None of these findings are convincing to Armand Minthorn, a religious leader of the Confederated Tribes of the Umatilla Indian Reservation.


“If this individual is truly 9,000 years old, that only substantiates our belief that he is Native American,” Minthorn said. “From our oral histories, we know that our people have been part of this land since the beginning of time. We do not believe our people migrated here from another continent, as the scientists do. We do not agree with the notion that this individual is Caucasian.

“Scientists say that because the individual’s head measurement does not match ours, he is not American Indian. We believe humans and animals change over time to adapt to their environment. And our elders have told us Indian people did not always look the way we look today.”

Minthorn also rejects the claim that tribal leaders’ refusal to allow invasive research techniques such as DNA testing will ultimately separate Indians from their own history.

“We already know our history,” he said. “It is passed on to us through our elders and through our religious practice.”

Minthorn’s attitudes reflect a growing interest among tribal peoples in American Indian creationism, which rejects the theory of evolution and other explanations of human origins, in favor of tribal creation myths that contend native peoples have always dwelled in the Americas, as subterranean spirits that later emerged as human beings.

University of Colorado historian Vine DeLoria, Jr., rejects prevailing anthropological theories theories that Native Americans are descended from Asian peoples who crossed the Bering Strait. In his 1995 book, “Red Earth, White Lies” (Scribner), DeLoria dismisses such claims as “scientific folklore.”


And as such ideas gain strength among some tribal members, fueled by centuries of bitterness over discrimination; wholesale desecration of Indian remains by scientists, and warehousing of Indian artifacts in museums, anthropologists and archaeologists express fears that legitimate scientific research on human origins will fall victim to a culture of political correctness.
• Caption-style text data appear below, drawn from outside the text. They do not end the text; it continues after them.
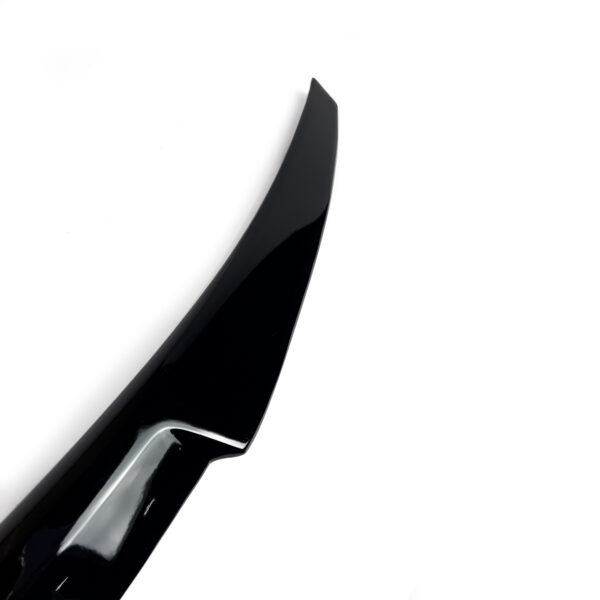 Spoiler Lotka Audi A4 B9 M4 Style Czarny Połysk (2017+) - obrazek 7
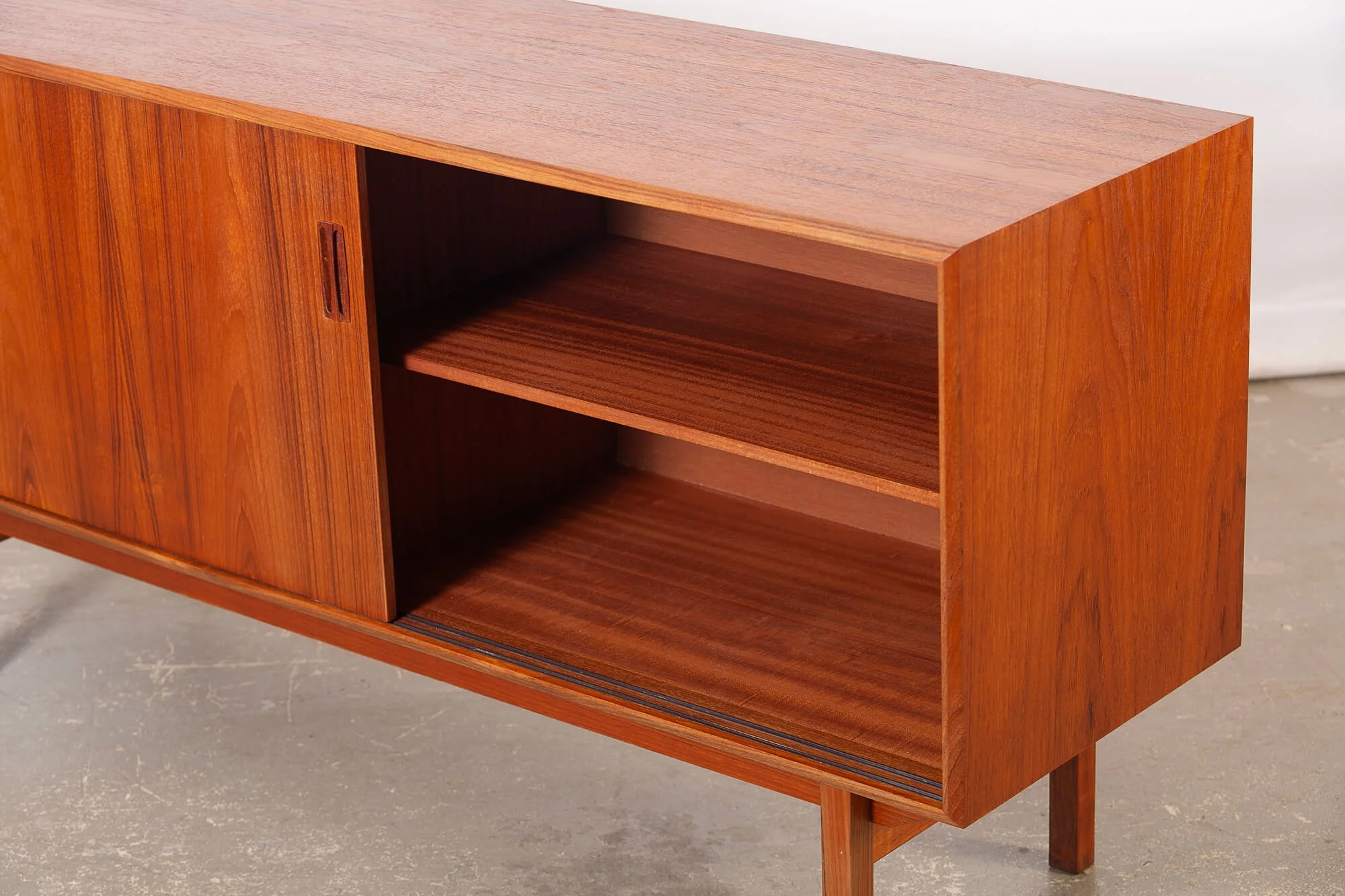 buffet_mobican_teck_60pouces_detail3.jpg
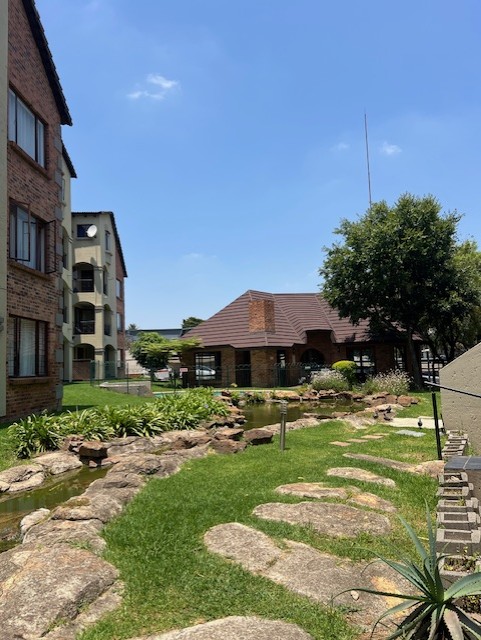 To Let 2 Bedroom Property for Rent in Randpark Ridge Gauteng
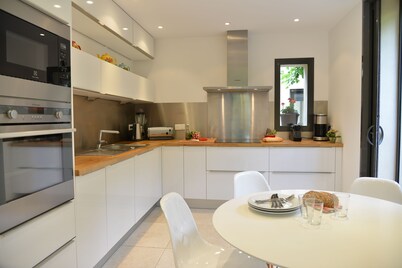 VILLA CEZANNE AT CHARMING HOUSE 5 MN BY WALK HISTORIC CENTER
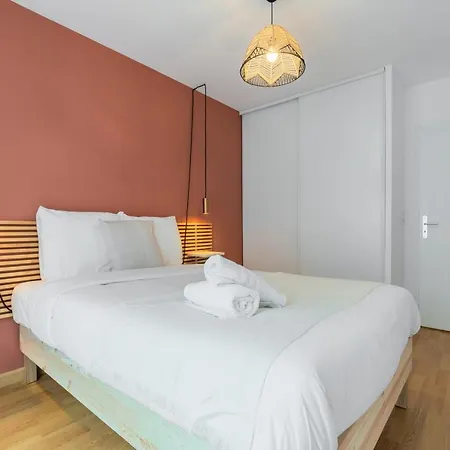 Апартаменты Euratechnologies - Superb Bright Apartment Parking And Balcony !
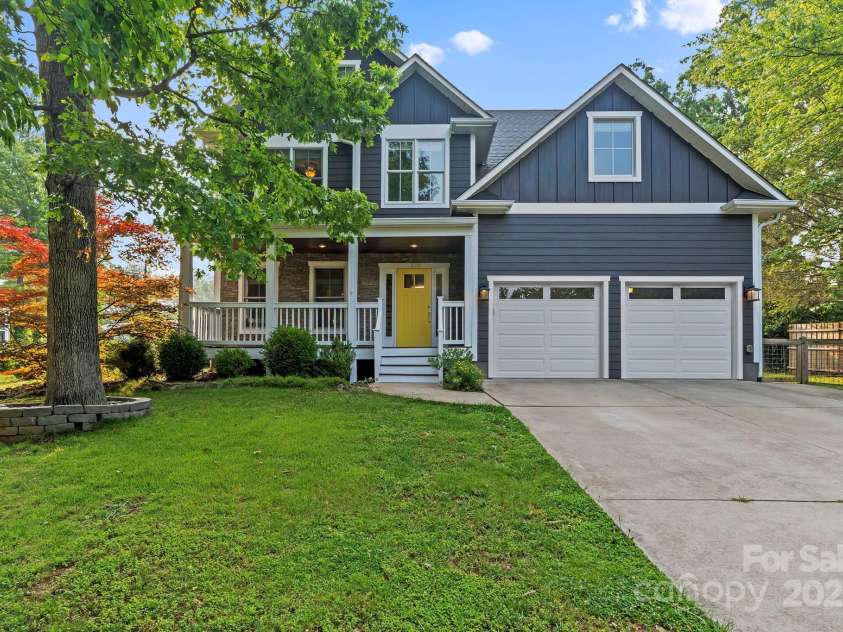 130 Eastwood Avenue, Swannanoa, NC 28778.  MLS# CAR4266957, YatesRealty ID 26054.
But perceptions of political correctness cut both ways. And the decision by the Army Corps of Engineers to allow McNallen and nine members of his Asatru Folk Assembly to venerate Kennewick Man’s remains Wednesday in a private religious ceremony that preceded the ritual in the park has deeply disturbed the region’s Indian community.

Carl Samson, chief of the Walla Walla tribe, and Umatilla official Jeff van Pelt failed to persuade McNallen and his attorney, Michael Clinton, to call off the ceremony.

Allen Slickpoo, Sr., historian of the Nez Perce tribe, characterized it as a ploy to publicize the fact that the Odin-worshipers had filed a lawsuit to allow DNA testing of Kennewick Man. Bill Yallup, Sr., an official of the Yakama Tribe, likened the Norse ritual to strangers dancing on his grandmother’s grave.

To Armand Minthorn, the Umatilla religious leader, it all comes down to respect.

“Our religion and our elders have taught us that we have an inherent responsibility to care for those who are no longer with us,” said Minthorn, the Umatilla religious leader. “We have a responsibility to protect all human burials, regardless of race. We are taught to treat them all with the same respect.

We are not trying to be troublemakers, we are doing what our elders have taught us _ to respect people while they’re with us, and after they’ve become a part of the earth.”